Pictures must not be copied, but every entry must be reproduced exactly.

——

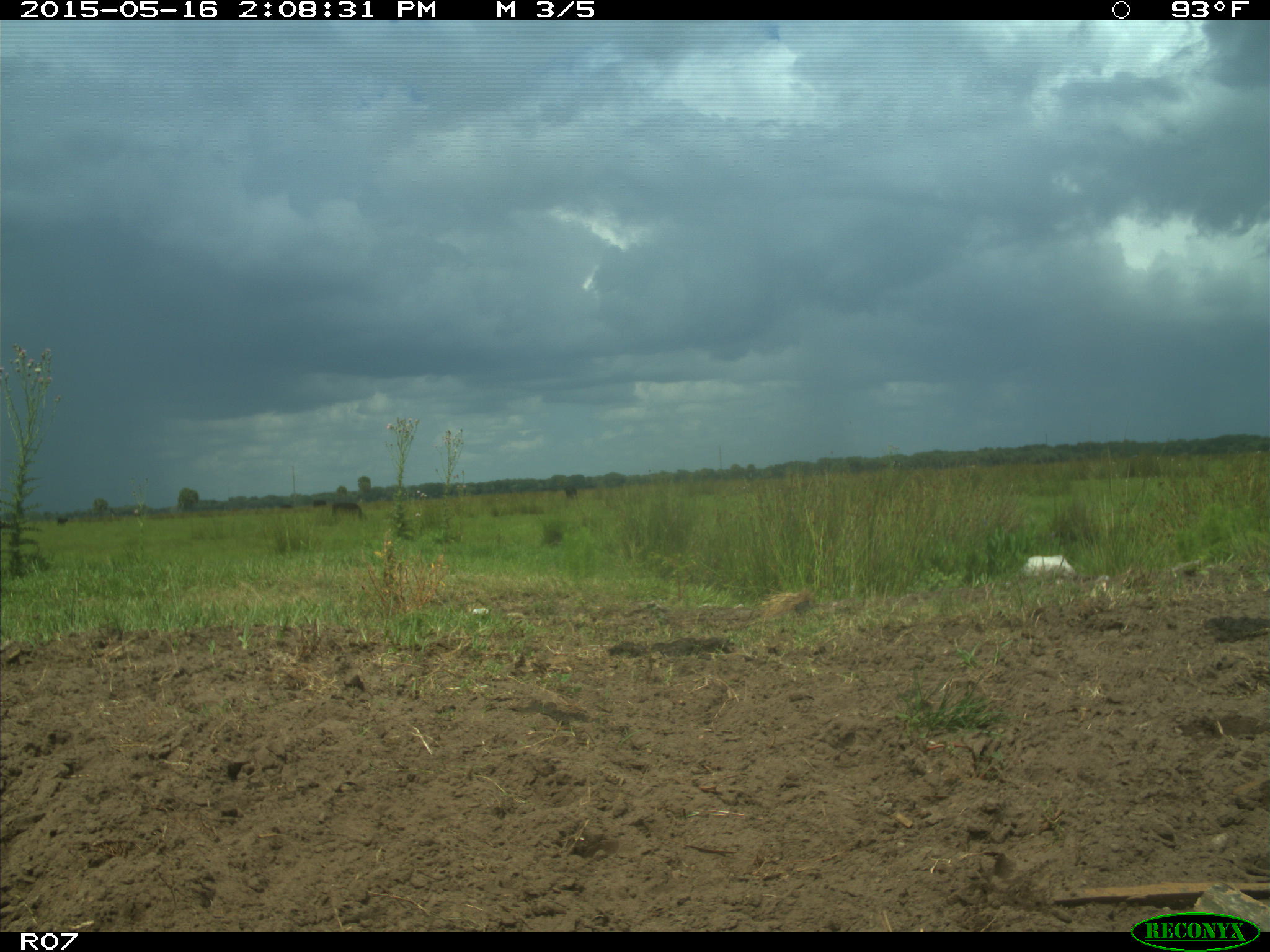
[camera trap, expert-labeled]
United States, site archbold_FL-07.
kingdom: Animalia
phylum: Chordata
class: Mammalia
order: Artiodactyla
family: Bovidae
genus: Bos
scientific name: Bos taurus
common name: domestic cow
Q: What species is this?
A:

——

EXERCISE RESULT >>
[camera trap, expert-labeled]
United States, site archbold_FL-07.
kingdom: Animalia
phylum: Chordata
class: Mammalia
order: Artiodactyla
family: Bovidae
genus: Bos
scientific name: Bos taurus
common name: domestic cow
Q: What species is this?
A:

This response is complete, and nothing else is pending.